Spatial relationship records:
start
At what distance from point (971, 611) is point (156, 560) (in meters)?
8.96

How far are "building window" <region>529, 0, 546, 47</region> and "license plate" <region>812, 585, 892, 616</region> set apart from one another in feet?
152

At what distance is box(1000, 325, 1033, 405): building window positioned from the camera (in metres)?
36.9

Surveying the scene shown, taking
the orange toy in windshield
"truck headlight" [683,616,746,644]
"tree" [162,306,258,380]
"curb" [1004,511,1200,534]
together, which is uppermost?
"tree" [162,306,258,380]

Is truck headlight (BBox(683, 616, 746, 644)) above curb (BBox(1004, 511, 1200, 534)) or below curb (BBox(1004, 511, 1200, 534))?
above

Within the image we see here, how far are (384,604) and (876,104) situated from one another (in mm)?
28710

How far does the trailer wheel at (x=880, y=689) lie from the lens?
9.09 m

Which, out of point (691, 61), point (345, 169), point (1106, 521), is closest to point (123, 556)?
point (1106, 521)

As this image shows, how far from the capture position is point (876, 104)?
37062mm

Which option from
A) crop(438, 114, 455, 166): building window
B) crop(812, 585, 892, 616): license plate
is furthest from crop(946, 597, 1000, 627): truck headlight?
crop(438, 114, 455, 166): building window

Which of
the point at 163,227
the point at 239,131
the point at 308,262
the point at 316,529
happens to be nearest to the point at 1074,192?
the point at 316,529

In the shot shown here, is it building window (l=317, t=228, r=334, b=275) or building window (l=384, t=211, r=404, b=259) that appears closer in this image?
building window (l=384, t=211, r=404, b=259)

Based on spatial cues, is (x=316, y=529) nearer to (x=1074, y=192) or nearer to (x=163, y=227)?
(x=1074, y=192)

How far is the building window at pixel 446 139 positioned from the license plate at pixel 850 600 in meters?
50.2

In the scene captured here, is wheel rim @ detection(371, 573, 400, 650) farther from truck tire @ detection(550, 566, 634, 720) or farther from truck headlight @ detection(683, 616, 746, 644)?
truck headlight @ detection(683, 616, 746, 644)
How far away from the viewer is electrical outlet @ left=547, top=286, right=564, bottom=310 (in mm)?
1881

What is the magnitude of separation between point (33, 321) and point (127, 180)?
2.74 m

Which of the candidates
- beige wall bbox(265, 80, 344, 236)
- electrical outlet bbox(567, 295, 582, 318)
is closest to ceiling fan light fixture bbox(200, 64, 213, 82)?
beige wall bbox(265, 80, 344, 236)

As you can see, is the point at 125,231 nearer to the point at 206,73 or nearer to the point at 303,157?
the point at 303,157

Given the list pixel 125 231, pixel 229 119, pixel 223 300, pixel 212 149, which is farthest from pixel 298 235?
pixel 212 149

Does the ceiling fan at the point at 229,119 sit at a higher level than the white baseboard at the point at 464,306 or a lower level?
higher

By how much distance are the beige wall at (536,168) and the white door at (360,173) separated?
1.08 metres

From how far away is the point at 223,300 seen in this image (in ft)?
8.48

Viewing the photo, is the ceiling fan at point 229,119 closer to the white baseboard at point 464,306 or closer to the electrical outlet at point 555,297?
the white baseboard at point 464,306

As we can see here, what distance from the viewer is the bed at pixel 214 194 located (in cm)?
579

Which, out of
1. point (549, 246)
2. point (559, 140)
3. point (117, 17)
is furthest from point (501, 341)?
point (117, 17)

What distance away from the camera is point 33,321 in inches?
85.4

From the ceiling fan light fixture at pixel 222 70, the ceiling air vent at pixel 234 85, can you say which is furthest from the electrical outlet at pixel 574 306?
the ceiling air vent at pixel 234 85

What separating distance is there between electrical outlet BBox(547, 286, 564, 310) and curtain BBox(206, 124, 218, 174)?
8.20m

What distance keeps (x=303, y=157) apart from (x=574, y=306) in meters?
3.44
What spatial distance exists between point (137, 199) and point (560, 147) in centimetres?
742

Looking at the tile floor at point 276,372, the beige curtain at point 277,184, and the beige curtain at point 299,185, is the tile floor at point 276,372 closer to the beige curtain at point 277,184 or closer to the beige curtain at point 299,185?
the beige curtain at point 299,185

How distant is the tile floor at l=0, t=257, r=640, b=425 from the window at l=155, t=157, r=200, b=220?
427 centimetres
end
Goal of the exercise: Extract each line from the entries above that contains the word "apart", copying those lines in full.

Expected answer:
How far are "building window" <region>529, 0, 546, 47</region> and "license plate" <region>812, 585, 892, 616</region> set apart from one another in feet?
What distance keeps (x=303, y=157) apart from (x=574, y=306) in meters?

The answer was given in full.